Today, technology affords us instant communications. Instant access to information. No longer must one sit down, compose one's thoughts, then (and only then) committing them to paper or parchment. Sent off, with barely concealed patience, to await a reply a week, a month or years in the coming. No longer do we wait our turn on a party line, having to pay exorbitant rates to call a relative a state away, and all the time knowing that every single word said will be known by all in the neighborhood by the close of business tomorrow. No, we have pagers on our belts, Blue-toothed cell phones glued to our ears around the clock such that you are either truly deprived or truly rich if you are unavailable to everyone and their brother 24/7.
Nor do we make our living by the strength of our backs and the sweat of our brow, for the most part. We have machinery to do the heavy lifting these days. Machines to do our thinking; answering our every whim twenty-four hours a day, 365 days a year.

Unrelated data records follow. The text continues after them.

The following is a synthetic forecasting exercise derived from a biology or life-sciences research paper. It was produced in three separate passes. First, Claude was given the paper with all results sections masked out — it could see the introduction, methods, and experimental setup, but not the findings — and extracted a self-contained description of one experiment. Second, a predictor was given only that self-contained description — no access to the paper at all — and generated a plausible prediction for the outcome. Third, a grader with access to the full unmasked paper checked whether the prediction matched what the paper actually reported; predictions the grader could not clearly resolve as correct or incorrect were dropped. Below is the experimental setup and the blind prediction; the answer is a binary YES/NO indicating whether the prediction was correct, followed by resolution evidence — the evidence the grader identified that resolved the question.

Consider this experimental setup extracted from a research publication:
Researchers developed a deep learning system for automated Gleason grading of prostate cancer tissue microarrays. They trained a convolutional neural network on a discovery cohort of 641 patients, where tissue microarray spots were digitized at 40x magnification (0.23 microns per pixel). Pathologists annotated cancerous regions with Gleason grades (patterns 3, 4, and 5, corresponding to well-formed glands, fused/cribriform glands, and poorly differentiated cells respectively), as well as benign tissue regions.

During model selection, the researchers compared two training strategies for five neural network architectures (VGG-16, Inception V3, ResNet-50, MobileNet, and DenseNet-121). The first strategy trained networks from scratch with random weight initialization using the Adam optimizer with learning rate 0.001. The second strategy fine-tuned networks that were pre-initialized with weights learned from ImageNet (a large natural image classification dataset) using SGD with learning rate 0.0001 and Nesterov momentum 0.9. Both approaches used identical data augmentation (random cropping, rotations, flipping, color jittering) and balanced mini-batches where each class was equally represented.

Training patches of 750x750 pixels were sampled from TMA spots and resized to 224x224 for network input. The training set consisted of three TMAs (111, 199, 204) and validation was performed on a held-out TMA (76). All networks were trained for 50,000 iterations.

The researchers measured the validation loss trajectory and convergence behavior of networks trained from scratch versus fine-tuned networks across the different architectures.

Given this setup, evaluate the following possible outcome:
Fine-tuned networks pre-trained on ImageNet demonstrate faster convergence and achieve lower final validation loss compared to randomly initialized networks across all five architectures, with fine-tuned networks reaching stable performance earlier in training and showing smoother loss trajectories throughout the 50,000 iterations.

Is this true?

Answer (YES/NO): YES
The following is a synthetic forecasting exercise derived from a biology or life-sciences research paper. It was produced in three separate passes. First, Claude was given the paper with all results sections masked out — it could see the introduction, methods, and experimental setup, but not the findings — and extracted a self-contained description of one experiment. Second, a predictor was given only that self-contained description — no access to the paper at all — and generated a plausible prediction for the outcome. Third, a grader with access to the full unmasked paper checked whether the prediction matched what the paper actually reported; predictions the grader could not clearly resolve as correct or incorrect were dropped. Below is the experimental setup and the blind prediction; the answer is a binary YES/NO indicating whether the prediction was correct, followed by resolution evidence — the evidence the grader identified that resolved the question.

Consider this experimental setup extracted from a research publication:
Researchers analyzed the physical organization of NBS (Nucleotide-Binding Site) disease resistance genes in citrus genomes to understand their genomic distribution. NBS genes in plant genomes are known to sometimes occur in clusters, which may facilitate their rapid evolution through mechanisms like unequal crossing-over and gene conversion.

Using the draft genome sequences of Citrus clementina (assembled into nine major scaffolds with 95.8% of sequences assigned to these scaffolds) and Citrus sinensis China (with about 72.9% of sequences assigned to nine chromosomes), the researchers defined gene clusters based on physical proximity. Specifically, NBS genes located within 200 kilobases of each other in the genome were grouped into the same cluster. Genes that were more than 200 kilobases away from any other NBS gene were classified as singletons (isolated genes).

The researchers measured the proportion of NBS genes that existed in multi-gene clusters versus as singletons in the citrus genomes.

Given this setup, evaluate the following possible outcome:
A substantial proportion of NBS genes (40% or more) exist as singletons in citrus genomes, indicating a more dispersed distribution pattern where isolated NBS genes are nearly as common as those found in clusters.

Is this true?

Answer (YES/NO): NO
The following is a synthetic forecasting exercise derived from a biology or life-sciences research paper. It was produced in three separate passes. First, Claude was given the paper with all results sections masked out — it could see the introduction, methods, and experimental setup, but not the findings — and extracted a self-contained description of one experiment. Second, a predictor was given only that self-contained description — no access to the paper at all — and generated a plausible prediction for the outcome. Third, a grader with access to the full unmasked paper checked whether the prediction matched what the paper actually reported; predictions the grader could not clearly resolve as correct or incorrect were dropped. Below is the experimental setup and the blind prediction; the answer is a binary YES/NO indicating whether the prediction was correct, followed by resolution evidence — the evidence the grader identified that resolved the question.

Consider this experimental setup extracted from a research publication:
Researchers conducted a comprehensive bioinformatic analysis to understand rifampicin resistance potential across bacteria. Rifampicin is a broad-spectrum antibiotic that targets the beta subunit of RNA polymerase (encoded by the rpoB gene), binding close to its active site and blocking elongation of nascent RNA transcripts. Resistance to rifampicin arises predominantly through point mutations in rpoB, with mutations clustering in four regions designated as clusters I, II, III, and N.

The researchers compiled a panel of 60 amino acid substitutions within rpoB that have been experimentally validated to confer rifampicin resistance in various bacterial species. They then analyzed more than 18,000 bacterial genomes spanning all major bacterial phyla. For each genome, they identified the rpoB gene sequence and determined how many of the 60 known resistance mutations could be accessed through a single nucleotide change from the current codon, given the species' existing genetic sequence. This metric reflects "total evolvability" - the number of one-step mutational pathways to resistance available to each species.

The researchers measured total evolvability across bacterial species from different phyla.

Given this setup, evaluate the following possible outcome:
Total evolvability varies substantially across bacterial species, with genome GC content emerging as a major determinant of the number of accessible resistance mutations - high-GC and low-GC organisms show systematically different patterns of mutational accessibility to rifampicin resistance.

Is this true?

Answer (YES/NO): NO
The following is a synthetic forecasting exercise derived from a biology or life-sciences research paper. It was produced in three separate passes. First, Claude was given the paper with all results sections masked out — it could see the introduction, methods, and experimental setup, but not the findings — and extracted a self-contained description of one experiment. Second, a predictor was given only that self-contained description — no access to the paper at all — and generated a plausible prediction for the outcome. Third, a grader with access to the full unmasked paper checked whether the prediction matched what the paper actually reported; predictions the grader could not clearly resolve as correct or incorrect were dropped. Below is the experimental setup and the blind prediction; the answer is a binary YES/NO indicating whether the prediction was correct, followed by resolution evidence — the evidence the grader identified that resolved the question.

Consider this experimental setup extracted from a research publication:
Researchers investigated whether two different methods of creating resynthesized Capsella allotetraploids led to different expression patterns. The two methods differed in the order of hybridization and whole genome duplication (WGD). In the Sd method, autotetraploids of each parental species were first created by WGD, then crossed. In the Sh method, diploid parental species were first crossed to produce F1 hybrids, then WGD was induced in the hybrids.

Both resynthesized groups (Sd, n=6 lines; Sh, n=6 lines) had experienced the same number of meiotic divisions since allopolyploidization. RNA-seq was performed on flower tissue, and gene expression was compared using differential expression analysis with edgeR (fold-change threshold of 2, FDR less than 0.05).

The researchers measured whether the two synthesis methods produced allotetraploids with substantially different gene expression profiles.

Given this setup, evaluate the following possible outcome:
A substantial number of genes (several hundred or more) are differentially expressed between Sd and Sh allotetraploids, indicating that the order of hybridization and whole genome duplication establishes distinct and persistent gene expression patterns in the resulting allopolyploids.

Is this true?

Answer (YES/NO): NO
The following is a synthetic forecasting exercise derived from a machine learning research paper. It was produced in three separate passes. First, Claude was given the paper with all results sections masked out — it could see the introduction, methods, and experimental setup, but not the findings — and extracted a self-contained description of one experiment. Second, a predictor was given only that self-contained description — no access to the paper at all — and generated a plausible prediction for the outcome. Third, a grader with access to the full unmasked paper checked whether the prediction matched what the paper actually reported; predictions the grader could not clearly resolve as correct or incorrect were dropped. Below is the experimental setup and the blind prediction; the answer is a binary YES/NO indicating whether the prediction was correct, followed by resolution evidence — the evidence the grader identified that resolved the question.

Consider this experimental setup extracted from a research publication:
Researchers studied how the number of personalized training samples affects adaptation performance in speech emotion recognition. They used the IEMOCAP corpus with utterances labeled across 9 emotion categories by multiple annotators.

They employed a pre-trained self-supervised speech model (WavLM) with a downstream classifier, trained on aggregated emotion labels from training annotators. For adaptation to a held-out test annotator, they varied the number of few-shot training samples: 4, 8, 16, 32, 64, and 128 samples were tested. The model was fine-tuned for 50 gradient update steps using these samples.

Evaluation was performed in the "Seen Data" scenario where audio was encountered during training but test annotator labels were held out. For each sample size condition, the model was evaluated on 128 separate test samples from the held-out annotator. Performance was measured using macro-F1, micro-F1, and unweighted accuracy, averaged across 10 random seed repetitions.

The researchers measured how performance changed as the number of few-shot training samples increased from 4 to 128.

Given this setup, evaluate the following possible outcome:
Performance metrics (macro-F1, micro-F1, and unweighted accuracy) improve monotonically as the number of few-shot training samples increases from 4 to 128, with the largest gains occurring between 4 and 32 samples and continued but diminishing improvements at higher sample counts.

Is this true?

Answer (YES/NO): NO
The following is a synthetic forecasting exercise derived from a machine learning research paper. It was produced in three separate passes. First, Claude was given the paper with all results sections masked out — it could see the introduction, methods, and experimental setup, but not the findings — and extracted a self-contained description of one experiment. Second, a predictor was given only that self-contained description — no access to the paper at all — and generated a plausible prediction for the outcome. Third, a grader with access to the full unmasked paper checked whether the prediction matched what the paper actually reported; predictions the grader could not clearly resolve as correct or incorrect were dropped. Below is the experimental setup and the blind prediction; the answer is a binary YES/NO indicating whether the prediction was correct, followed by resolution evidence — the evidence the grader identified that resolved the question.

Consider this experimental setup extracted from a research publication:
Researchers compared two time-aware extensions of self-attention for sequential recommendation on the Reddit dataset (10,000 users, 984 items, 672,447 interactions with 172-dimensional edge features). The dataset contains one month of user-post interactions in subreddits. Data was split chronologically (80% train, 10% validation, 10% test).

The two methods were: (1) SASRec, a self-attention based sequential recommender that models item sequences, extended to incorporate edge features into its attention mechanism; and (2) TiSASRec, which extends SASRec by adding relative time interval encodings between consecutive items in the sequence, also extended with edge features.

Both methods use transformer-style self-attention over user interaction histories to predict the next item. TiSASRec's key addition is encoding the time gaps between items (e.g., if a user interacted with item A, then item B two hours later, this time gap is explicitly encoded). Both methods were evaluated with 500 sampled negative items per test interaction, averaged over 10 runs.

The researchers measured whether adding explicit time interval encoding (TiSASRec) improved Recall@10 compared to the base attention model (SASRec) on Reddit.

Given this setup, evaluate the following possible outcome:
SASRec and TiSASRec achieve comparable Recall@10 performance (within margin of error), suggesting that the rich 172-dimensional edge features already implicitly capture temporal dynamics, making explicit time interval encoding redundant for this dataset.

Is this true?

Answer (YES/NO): YES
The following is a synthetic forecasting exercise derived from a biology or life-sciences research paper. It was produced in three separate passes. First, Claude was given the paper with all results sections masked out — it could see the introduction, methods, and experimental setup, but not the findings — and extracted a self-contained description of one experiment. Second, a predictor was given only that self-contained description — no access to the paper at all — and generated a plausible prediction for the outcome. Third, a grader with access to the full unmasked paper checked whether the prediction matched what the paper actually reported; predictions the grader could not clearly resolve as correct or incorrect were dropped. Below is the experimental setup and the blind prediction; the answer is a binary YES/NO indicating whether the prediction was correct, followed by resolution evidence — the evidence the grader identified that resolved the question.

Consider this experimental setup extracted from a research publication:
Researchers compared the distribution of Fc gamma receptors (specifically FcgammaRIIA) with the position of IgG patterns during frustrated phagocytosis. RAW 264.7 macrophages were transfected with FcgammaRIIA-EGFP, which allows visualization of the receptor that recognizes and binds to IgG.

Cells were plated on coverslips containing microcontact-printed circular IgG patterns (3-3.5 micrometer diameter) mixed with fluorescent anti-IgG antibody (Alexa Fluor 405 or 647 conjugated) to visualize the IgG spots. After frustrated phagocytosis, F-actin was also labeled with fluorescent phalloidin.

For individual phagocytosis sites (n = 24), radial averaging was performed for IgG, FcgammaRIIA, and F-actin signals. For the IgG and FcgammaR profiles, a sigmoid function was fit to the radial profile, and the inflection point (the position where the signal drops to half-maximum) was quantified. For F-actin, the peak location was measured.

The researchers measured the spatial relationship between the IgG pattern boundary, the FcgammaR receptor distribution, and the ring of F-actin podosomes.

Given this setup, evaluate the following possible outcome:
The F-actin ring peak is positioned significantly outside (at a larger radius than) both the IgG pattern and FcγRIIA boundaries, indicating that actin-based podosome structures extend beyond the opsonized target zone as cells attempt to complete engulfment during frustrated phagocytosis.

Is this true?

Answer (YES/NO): YES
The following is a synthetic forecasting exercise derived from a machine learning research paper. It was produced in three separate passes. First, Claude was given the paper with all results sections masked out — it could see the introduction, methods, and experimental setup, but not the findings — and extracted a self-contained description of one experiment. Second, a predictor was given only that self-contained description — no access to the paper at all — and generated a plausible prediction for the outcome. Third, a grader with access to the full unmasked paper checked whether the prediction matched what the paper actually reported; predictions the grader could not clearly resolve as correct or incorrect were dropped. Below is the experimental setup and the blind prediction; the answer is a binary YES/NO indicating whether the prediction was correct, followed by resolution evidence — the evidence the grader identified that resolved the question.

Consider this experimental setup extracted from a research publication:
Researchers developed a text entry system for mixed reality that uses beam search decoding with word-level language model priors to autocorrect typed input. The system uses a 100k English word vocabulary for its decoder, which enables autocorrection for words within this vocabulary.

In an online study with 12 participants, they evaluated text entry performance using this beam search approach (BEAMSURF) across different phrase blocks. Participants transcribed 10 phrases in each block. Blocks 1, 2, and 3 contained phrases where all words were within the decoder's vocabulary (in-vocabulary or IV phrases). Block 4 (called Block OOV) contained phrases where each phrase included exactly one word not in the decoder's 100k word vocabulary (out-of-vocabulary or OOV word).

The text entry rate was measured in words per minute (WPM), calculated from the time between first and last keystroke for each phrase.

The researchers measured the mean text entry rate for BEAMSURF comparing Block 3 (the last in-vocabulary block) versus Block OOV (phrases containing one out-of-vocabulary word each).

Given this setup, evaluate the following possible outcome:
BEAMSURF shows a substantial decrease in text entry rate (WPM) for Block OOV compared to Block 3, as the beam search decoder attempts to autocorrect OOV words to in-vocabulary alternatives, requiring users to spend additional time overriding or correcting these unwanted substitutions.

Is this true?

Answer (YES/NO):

Unlike many of you, I live in a old house (circa 1856) and grew up in an even older house (1683 - older in comparison to the vast majority of housing in the United States of America). I live in a part of the world at war with itself over the advances of technology. My home was geared to early industrialized society's technology. That's the technology of wood heat, horses as prime movers, centralized supply and services, home grown food and manual labor for all. In the one hundred fifty years of this house's existence, it has seen electricity added, running water added, bathrooms added, insulation and storm windows added. It has seen the heat source change from individual room wood stoves, to a central, wood-fired hot air furnace, to an oil-fired boiler and back again to wood stoves and individual oil stoves. Still and all, the fact of the matter is the house is not much warmer than when it was built in the 1850's. It's just warmer for different technological reasons.
So too the lives of it's inhabitants have changed. The head of household no longer farms, providing milk to many of the neighbors and city folk they once took milk to via horse-drawn wagon on a daily basis from this farm located 8 miles from the downtown of the second largest city in Maine. That was about as far out as one could be and still bring product to your customers in the city behind a horse in a one day round trip. This farm no longer supports a dozen people, all needed to make it function smoothly with industry and benefit to all. It supports no one now. The economics of farming are such that this 100 acres are no longer viable as a profitable economic unit. Family farms must needs be a part-time operation. “Real income” is derived from the service sector economy, dishing up hamburgers and asking, “Do you want fries with that, Ma'am?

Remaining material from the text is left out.